- CONFIRMADO WEEKLY January,
1967. Buenos Aires, Argentina.
Spanish to English Translation
Religion Section
"The Medal of the New Ecumenism"
Ten days ago, at the Metropolitan Headquarters
of the Catholic Church, Cardinal Antonio Caggiano presented
a medal of merit to the Director of the National Israeli
Tourism Office in Buenos Aires, Mr. Baruch Tenembaum.
This is the first instance in twenty centuries that a
Jew received an official distinction from the Catholic
hierarchy.
The date chosen for this event has
special significance as well: the day marked three years
since Pope Paul VI slowly disembarked his plane on Israeli
soil thus marking the Church's new attitude towards the
other monotheistic religions that was initiated during
the papacy of John XXIII.
Nonetheless, in the days before the
Pope's arrival, a dozen Argentine Catholic priests and
Protestant pastors traveled throughout the holy sights
in Israel. That first pilgrimage, brought about by the
Israeli government and organized by Tenembaum, has not
waned. Since then more than 3,000 non-Jewish Argentine
pilgrims annually travel throughout Israel in excursions
sponsored by the Tourism Office.
A while later, in Buenos Aires, Tenembaum
began to promote an ambitious idea. He wanted to establish
an "Argentine House" (Casa Argentina) in Israel.
Hastily the initiative took shape and an executive board
was created for the new organization headed by Monsignor
Ernesto Segura, Secretary of the Argentine Episcopal.
The day after the award ceremony, the
secretary general of Argentine House pointed out a very
significant aspect of this distinction. "Tenembaum
went beyond his expected functions: he took advantage
of his position in order to develop a politics of rapprochement
between the distinct communities and has shown a certain
special capacity in dealing with them."
Tobias Kamenszain, President of the
Argentine Jewish Mutual Aid Society (AMIA), an organization
that serves forty thousand Jewish families and employs
330 people, offered his community's point of view. "While
for some time Jewish-Catholic contact has been had by
seemingly isolated clerical groups and non-religious entities
on both sides, Cardinal Caggiano's action is of utmost
importance to us: he is inspiring and promoting new contacts
at every level of the Catholic hierarchy."

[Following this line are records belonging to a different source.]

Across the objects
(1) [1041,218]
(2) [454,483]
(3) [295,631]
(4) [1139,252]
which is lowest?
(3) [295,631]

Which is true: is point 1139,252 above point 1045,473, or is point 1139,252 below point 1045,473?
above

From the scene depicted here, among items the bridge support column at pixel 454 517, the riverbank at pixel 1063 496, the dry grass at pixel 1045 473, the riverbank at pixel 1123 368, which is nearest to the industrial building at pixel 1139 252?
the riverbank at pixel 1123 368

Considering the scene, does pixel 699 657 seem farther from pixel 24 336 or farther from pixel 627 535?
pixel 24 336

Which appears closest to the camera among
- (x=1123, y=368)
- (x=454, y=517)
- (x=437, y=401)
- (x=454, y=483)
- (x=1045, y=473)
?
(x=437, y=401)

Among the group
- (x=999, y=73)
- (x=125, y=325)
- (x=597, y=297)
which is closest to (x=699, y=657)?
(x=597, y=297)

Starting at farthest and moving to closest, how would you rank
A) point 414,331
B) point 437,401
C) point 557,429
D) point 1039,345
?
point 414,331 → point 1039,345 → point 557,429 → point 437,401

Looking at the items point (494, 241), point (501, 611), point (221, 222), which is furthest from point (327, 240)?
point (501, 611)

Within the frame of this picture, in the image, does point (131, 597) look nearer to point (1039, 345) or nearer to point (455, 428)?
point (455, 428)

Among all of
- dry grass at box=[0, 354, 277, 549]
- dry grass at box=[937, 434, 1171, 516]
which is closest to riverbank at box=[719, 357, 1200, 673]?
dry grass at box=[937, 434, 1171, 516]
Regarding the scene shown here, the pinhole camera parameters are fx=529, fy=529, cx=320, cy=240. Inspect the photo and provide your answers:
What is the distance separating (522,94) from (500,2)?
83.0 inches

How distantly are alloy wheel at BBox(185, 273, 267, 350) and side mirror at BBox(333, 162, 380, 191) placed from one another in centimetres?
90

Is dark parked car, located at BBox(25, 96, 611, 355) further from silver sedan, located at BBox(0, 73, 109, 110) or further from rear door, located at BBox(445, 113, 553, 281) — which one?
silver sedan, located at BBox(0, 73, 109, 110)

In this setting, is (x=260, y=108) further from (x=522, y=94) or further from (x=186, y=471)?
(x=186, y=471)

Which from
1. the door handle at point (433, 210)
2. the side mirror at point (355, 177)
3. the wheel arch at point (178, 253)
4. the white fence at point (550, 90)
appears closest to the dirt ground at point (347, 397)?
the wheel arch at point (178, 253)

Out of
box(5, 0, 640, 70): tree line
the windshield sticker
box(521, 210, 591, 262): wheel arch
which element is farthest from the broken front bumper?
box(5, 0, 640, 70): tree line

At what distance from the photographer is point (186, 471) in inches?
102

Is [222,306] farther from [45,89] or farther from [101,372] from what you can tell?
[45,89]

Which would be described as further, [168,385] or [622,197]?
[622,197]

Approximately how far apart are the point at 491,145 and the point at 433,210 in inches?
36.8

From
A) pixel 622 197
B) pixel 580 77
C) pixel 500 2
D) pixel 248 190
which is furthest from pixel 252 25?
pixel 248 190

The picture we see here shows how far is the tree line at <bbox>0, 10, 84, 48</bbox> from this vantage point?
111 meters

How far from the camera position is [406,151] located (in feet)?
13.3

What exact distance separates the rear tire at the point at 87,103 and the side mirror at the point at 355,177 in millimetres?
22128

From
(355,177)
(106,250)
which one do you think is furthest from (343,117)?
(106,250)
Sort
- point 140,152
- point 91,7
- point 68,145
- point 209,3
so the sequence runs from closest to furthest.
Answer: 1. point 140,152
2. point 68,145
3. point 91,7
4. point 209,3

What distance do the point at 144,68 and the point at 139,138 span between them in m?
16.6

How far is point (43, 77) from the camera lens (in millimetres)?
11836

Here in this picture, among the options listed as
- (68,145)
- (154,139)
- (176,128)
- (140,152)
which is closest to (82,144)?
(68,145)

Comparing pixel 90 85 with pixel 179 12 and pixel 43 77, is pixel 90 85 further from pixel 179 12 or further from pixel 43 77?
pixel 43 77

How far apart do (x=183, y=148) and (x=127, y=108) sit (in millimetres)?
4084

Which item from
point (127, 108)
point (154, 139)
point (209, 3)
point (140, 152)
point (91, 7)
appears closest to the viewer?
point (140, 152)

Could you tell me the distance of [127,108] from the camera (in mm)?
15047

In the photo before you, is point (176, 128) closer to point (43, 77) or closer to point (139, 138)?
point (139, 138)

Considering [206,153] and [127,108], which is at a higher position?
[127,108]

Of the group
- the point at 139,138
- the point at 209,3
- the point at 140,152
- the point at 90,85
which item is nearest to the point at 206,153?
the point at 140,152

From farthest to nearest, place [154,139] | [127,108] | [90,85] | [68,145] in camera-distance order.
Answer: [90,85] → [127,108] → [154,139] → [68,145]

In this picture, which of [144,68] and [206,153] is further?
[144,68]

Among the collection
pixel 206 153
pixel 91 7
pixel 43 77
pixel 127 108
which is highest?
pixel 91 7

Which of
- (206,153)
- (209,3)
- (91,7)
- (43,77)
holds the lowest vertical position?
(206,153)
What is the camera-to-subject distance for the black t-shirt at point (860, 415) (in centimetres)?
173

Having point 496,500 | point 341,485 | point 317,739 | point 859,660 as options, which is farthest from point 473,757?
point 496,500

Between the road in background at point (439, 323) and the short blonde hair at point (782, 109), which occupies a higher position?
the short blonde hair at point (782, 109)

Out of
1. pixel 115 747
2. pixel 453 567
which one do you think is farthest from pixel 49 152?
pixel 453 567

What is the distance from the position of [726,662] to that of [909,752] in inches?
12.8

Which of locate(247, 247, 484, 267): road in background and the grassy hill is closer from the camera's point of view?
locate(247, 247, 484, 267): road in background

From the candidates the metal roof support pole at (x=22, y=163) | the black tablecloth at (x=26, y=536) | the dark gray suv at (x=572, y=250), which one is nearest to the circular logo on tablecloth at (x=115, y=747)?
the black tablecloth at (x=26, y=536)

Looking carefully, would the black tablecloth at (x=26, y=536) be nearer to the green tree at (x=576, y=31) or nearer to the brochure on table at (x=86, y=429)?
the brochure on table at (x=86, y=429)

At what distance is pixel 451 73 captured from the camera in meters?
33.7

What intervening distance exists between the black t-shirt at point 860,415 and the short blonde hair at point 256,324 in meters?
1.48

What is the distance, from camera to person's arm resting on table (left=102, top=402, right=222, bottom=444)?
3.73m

During the speech delivered during
the act, Caggiano signaled out that Tenembaum's efforts
had converted the National Israeli Office of Tourism from
the mere bureaucratic entity that it could have been to
an authentic cultural home where people could live and
convey feelings of spiritual uneasiness in an ideal environment
of coexistence and collaboration. Tenembaum's response
was as eulogizing as the cardinal's comment: "Maybe
this relationship (between the Argentine Catholic Church
and the Israeli Tourism Board) has been affected by my
Jewish education: I was educated in an orthodox home,
I left the religious seminar and I divulged in my professorship,
the Old Testament. I feel profoundly Jewish and this house
has distinguished and respected me as such."